Ce jeudi en audience à juge unique, la matinée était entièrement consacrée à des violences en tout genre. Conjugales, entre voisins ou sur personne dépositaire de l’autorité publique. Bien que le sujet ne prête pas spécialement à sourire, le comportement de certains prévenus ou les échanges avec l’autorité judiciaire font que parfois on a l’impression d’assister à un Vaudeville.
Le premier à passer à la barre, c’est Joseph, 35 ans, petit, sec, l’air teigneux. Il a été extrait de Nuutania, où il purge une peine de 12 mois ferme, pour passer en jugement.

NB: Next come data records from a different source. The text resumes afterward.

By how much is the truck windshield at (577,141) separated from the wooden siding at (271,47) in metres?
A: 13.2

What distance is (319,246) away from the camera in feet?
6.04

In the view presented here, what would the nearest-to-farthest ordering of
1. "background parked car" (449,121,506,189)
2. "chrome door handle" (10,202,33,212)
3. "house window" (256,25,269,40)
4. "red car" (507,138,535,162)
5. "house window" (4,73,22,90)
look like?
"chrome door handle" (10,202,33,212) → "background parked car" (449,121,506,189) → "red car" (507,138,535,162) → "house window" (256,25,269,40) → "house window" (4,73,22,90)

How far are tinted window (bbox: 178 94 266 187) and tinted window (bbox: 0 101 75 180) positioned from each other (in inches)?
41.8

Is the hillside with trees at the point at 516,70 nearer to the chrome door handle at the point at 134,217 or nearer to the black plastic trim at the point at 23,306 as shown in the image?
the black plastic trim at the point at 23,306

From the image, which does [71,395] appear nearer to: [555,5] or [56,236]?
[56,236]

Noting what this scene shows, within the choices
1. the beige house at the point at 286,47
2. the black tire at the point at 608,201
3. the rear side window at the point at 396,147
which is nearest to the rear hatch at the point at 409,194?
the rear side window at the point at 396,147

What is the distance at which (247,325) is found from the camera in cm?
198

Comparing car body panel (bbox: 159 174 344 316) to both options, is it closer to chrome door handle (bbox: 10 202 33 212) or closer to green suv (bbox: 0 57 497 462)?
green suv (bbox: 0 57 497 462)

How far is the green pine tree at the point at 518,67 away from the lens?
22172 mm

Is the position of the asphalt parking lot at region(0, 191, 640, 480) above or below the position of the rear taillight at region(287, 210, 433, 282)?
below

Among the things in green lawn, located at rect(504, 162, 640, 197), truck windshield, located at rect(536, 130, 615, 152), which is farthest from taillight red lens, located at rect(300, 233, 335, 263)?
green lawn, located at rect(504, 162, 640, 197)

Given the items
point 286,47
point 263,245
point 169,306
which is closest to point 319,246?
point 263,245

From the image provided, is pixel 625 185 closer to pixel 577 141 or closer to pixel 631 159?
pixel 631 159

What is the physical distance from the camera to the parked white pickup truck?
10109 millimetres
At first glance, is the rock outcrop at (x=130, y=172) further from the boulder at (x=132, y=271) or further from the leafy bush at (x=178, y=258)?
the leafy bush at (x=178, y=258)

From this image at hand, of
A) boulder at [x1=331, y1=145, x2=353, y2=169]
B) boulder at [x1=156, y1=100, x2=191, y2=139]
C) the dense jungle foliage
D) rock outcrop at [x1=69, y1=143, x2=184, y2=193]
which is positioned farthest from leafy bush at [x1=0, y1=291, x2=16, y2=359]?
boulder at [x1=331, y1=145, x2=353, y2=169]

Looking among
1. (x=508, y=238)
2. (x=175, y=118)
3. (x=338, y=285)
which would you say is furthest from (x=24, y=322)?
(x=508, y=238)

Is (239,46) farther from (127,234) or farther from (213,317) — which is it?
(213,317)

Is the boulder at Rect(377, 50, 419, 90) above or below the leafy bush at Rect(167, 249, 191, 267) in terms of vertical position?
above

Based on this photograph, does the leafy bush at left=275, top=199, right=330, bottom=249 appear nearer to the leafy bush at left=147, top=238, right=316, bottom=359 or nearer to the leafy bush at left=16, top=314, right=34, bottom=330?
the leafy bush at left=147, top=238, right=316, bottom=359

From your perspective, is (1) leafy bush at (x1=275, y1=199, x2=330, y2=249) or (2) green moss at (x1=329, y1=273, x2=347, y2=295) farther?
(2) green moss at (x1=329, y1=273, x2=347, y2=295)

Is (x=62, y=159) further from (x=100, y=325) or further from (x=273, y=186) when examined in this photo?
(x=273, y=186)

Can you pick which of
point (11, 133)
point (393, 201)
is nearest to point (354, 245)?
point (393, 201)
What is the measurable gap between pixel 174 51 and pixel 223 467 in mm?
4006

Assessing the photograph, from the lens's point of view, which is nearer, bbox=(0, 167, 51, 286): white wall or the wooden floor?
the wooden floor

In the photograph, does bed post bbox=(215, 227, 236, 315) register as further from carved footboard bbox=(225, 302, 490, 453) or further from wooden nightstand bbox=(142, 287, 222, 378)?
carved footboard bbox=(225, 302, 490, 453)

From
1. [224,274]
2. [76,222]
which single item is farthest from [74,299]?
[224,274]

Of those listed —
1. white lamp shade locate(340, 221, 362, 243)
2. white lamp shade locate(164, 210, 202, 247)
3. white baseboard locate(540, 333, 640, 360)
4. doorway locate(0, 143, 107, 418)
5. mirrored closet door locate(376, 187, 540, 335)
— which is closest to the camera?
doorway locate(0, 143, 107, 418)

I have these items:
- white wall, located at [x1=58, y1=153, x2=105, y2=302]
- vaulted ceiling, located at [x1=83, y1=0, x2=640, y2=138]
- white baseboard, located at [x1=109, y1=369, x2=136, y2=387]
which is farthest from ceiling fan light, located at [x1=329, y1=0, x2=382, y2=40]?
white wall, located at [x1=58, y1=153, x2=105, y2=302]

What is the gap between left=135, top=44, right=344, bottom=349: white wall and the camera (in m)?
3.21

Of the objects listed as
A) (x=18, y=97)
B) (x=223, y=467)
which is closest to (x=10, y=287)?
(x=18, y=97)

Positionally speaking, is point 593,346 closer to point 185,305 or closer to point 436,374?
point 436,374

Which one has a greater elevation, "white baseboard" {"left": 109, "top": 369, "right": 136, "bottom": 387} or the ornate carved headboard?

Les faits qu’on lui reproche remontent à 2019. Alors que le couple est en voiture, Joseph constate que sa compagne n’a pas pipé mot depuis le départ. Et lui, le silence, ça lui porte sur les nerfs. Il invective sa compagne et tout en conduisant lui serre le bras, provoquant des hématomes. Le lendemain sa compagne étant toujours enfermée dans son mutisme, il remet çà mais cette fois à coups de pieds dans les jambes. Elle porte plainte à la gendarmerie, expliquant qu’elle est victime de violences conjugales depuis deux ans.
« C’est vieux ça, on est en 2022 mon pote »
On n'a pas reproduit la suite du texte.